Records from a data source:
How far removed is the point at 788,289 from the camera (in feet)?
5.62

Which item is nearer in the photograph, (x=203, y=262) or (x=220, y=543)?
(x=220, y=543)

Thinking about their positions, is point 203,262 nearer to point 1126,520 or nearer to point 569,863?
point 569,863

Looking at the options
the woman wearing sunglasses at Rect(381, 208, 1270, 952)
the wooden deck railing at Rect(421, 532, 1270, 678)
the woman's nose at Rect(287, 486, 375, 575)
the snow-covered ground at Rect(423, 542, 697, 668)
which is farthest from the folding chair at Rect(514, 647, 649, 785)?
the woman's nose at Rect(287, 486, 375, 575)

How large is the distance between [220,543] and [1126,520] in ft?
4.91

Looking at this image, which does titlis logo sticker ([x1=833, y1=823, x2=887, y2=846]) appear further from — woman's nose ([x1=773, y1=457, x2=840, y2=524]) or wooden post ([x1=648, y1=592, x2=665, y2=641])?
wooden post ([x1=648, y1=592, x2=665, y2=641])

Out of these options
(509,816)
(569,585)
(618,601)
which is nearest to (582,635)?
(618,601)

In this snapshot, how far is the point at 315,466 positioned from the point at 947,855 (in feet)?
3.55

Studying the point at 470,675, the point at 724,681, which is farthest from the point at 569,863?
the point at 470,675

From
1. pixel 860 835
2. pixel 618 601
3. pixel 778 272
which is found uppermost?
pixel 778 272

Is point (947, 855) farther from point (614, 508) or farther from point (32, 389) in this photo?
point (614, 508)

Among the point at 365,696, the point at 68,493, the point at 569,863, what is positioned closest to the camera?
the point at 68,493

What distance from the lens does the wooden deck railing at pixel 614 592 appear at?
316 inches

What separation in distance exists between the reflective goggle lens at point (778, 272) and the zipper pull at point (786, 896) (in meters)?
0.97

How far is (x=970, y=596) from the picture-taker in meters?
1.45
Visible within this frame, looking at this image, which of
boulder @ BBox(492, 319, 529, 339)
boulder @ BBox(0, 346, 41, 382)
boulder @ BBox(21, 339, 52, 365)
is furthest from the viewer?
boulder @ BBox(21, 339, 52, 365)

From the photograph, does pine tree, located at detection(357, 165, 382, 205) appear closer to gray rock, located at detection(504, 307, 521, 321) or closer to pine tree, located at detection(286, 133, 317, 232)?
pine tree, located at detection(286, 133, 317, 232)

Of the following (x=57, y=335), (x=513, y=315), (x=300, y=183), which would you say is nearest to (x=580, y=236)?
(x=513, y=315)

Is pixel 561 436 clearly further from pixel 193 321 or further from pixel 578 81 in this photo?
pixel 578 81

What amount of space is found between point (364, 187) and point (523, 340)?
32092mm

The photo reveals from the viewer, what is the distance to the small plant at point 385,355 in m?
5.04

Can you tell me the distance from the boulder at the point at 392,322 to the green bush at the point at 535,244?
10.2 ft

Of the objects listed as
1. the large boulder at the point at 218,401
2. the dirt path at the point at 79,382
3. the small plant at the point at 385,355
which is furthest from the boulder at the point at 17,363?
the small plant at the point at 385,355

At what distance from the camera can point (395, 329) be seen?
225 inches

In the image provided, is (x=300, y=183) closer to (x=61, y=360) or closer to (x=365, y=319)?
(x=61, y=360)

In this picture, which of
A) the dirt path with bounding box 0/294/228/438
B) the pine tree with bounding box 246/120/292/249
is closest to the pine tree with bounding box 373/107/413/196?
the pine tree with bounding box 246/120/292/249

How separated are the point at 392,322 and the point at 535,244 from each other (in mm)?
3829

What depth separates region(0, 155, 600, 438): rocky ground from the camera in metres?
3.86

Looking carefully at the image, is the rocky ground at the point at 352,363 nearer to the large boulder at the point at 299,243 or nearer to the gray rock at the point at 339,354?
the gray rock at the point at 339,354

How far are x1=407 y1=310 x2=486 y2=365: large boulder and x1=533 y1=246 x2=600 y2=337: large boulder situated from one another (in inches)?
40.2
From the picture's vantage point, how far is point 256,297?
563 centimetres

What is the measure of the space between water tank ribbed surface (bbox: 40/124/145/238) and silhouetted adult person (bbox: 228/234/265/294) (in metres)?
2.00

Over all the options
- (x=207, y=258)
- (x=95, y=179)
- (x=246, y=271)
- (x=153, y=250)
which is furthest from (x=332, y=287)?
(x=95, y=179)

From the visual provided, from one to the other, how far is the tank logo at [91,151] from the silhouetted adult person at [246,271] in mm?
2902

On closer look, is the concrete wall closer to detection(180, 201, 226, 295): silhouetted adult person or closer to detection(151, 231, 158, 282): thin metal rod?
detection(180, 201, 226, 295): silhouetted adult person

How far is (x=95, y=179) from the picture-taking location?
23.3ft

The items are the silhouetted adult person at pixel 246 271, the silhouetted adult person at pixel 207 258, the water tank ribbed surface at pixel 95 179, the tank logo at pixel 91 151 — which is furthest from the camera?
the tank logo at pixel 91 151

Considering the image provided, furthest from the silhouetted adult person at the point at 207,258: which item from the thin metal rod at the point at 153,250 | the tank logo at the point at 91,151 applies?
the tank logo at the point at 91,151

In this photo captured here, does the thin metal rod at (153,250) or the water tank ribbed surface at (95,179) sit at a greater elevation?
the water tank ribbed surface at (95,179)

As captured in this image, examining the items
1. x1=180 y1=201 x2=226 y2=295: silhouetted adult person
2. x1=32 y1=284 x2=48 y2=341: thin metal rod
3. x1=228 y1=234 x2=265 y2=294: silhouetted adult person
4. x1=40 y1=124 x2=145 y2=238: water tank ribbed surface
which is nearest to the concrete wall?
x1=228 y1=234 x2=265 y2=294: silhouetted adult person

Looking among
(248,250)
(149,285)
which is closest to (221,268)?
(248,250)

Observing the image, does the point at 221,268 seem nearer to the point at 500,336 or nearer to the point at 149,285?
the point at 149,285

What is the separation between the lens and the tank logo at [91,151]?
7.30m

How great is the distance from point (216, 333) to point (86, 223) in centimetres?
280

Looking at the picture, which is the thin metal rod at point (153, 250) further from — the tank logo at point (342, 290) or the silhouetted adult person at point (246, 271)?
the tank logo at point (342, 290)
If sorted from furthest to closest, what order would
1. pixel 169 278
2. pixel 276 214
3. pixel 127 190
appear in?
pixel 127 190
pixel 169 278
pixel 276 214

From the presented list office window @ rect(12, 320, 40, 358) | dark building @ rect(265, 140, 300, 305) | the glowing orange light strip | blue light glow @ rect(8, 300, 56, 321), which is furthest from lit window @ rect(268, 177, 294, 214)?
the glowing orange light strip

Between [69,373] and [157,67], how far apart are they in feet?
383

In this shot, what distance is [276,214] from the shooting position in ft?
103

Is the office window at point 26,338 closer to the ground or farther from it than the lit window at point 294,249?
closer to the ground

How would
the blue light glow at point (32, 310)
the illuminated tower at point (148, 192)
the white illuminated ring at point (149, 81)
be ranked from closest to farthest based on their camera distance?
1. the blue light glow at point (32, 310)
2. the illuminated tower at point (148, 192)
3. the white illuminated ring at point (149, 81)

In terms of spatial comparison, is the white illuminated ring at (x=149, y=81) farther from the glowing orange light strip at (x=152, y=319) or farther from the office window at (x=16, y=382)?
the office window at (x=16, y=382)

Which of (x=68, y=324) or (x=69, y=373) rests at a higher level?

DO THIS
Render every line of the material above as a numbered list, leaving out the blank lines.

OUTPUT FOR THIS TASK
1. How far removed is the point at 788,289 from the camera (in feet)?
2. 5.62
3. Which item is nearer in the photograph, (x=203, y=262) or (x=220, y=543)?
4. (x=220, y=543)
5. Thinking about their positions, is point 203,262 nearer to point 1126,520 or nearer to point 569,863?
6. point 569,863
7. Looking at the options
8. the woman wearing sunglasses at Rect(381, 208, 1270, 952)
9. the wooden deck railing at Rect(421, 532, 1270, 678)
10. the woman's nose at Rect(287, 486, 375, 575)
11. the snow-covered ground at Rect(423, 542, 697, 668)
12. which is farthest from the folding chair at Rect(514, 647, 649, 785)?
13. the woman's nose at Rect(287, 486, 375, 575)
14. How large is the distance between [220,543] and [1126,520] in ft?
15. 4.91
16. Looking at this image, which does titlis logo sticker ([x1=833, y1=823, x2=887, y2=846]) appear further from — woman's nose ([x1=773, y1=457, x2=840, y2=524]) or wooden post ([x1=648, y1=592, x2=665, y2=641])?
17. wooden post ([x1=648, y1=592, x2=665, y2=641])
18. Out of these options
19. (509,816)
20. (569,585)
21. (618,601)
22. which is nearest to (582,635)?
23. (618,601)
24. In this snapshot, how far is the point at 315,466 positioned from the point at 947,855 (in feet)?
25. 3.55
26. Studying the point at 470,675, the point at 724,681, which is farthest from the point at 569,863?
27. the point at 470,675
28. From
29. 1. pixel 860 835
30. 2. pixel 618 601
31. 3. pixel 778 272
32. which is found uppermost?
33. pixel 778 272
34. Is point (947, 855) farther from point (614, 508) or farther from point (32, 389) in this photo?
35. point (614, 508)
36. Among the point at 365,696, the point at 68,493, the point at 569,863, what is positioned closest to the camera?
37. the point at 68,493
38. What distance from the lens does the wooden deck railing at pixel 614 592 appear at?
39. 316 inches
40. What separation in distance exists between the reflective goggle lens at point (778, 272) and the zipper pull at point (786, 896) (in meters)?
41. 0.97
42. How far is (x=970, y=596) from the picture-taker in meters?
43. 1.45
44. Visible within this frame, looking at this image, which of
45. boulder @ BBox(492, 319, 529, 339)
46. boulder @ BBox(0, 346, 41, 382)
47. boulder @ BBox(21, 339, 52, 365)
48. is furthest from the viewer?
49. boulder @ BBox(21, 339, 52, 365)
50. From the photograph, does pine tree, located at detection(357, 165, 382, 205) appear closer to gray rock, located at detection(504, 307, 521, 321) or closer to pine tree, located at detection(286, 133, 317, 232)?
51. pine tree, located at detection(286, 133, 317, 232)
52. Of the following (x=57, y=335), (x=513, y=315), (x=300, y=183), which would you say is nearest to (x=580, y=236)?
53. (x=513, y=315)
54. Is pixel 561 436 clearly further from pixel 193 321 or further from pixel 578 81 in this photo?
55. pixel 578 81
56. What amount of space is found between point (364, 187) and point (523, 340)?
57. 32092mm
58. The photo reveals from the viewer, what is the distance to the small plant at point 385,355 in m?
59. 5.04
60. Can you tell me the distance from the boulder at the point at 392,322 to the green bush at the point at 535,244?
61. 10.2 ft
62. Of the objects listed as
63. 1. the large boulder at the point at 218,401
64. 2. the dirt path at the point at 79,382
65. 3. the small plant at the point at 385,355
66. which is furthest from the boulder at the point at 17,363?
67. the small plant at the point at 385,355
68. At what distance from the camera can point (395, 329) be seen?
69. 225 inches
70. In the image provided, is (x=300, y=183) closer to (x=61, y=360) or closer to (x=365, y=319)?
71. (x=61, y=360)
72. In this picture, which of
73. A) the dirt path with bounding box 0/294/228/438
74. B) the pine tree with bounding box 246/120/292/249
75. is closest to the pine tree with bounding box 373/107/413/196?
76. the pine tree with bounding box 246/120/292/249
77. How separated are the point at 392,322 and the point at 535,244 from each other (in mm)?
78. 3829
79. What depth separates region(0, 155, 600, 438): rocky ground from the camera in metres?
80. 3.86
81. Looking carefully at the image, is the rocky ground at the point at 352,363 nearer to the large boulder at the point at 299,243 or nearer to the gray rock at the point at 339,354?
82. the gray rock at the point at 339,354
83. How far are x1=407 y1=310 x2=486 y2=365: large boulder and x1=533 y1=246 x2=600 y2=337: large boulder situated from one another (in inches)?
84. 40.2
85. From the picture's vantage point, how far is point 256,297?
86. 563 centimetres
87. What is the measure of the space between water tank ribbed surface (bbox: 40/124/145/238) and silhouetted adult person (bbox: 228/234/265/294) (in metres)?
88. 2.00
89. Over all the options
90. - (x=207, y=258)
91. - (x=95, y=179)
92. - (x=246, y=271)
93. - (x=153, y=250)
94. which is furthest from (x=332, y=287)?
95. (x=95, y=179)
96. From the visual provided, from one to the other, how far is the tank logo at [91,151] from the silhouetted adult person at [246,271] in mm?
97. 2902
98. On closer look, is the concrete wall closer to detection(180, 201, 226, 295): silhouetted adult person or closer to detection(151, 231, 158, 282): thin metal rod?
99. detection(180, 201, 226, 295): silhouetted adult person
100. How far is (x=95, y=179) from the picture-taking location?
101. 23.3ft
102. The items are the silhouetted adult person at pixel 246 271, the silhouetted adult person at pixel 207 258, the water tank ribbed surface at pixel 95 179, the tank logo at pixel 91 151 — which is furthest from the camera?
103. the tank logo at pixel 91 151
104. Considering the image provided, furthest from the silhouetted adult person at the point at 207,258: which item from the thin metal rod at the point at 153,250 | the tank logo at the point at 91,151 applies?
105. the tank logo at the point at 91,151
106. In this photo captured here, does the thin metal rod at (153,250) or the water tank ribbed surface at (95,179) sit at a greater elevation?
107. the water tank ribbed surface at (95,179)
108. As captured in this image, examining the items
109. 1. x1=180 y1=201 x2=226 y2=295: silhouetted adult person
110. 2. x1=32 y1=284 x2=48 y2=341: thin metal rod
111. 3. x1=228 y1=234 x2=265 y2=294: silhouetted adult person
112. 4. x1=40 y1=124 x2=145 y2=238: water tank ribbed surface
113. which is nearest to the concrete wall?
114. x1=228 y1=234 x2=265 y2=294: silhouetted adult person
115. Looking among
116. (248,250)
117. (149,285)
118. which is closest to (221,268)?
119. (248,250)
120. Observing the image, does the point at 221,268 seem nearer to the point at 500,336 or nearer to the point at 149,285?
121. the point at 149,285
122. What is the separation between the lens and the tank logo at [91,151]?
123. 7.30m
124. How great is the distance from point (216, 333) to point (86, 223) in centimetres?
125. 280
126. Looking at the picture, which is the thin metal rod at point (153, 250) further from — the tank logo at point (342, 290) or the silhouetted adult person at point (246, 271)?
127. the tank logo at point (342, 290)
128. If sorted from furthest to closest, what order would
129. 1. pixel 169 278
130. 2. pixel 276 214
131. 3. pixel 127 190
132. appear in?
133. pixel 127 190
134. pixel 169 278
135. pixel 276 214
136. From the presented list office window @ rect(12, 320, 40, 358) | dark building @ rect(265, 140, 300, 305) | the glowing orange light strip | blue light glow @ rect(8, 300, 56, 321), which is furthest from lit window @ rect(268, 177, 294, 214)?
137. the glowing orange light strip
138. Between [69,373] and [157,67], how far apart are they in feet?
139. 383
140. In this shot, what distance is [276,214] from the shooting position in ft?
141. 103
142. Is the office window at point 26,338 closer to the ground or farther from it than the lit window at point 294,249?
143. closer to the ground
144. How would
145. the blue light glow at point (32, 310)
146. the illuminated tower at point (148, 192)
147. the white illuminated ring at point (149, 81)
148. be ranked from closest to farthest based on their camera distance?
149. 1. the blue light glow at point (32, 310)
150. 2. the illuminated tower at point (148, 192)
151. 3. the white illuminated ring at point (149, 81)
152. In terms of spatial comparison, is the white illuminated ring at (x=149, y=81) farther from the glowing orange light strip at (x=152, y=319) or farther from the office window at (x=16, y=382)?
153. the office window at (x=16, y=382)
154. Which of (x=68, y=324) or (x=69, y=373) rests at a higher level?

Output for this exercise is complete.